■ **What the task requires**: Give back the data below exactly, with every line kept the same.

■ **Stored data**:

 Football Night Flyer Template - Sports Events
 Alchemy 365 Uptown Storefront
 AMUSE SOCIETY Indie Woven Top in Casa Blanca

■ **Final answer**:
 Football Night Flyer Template - Sports Events
 Alchemy 365 Uptown Storefront
 AMUSE SOCIETY Indie Woven Top in Casa Blanca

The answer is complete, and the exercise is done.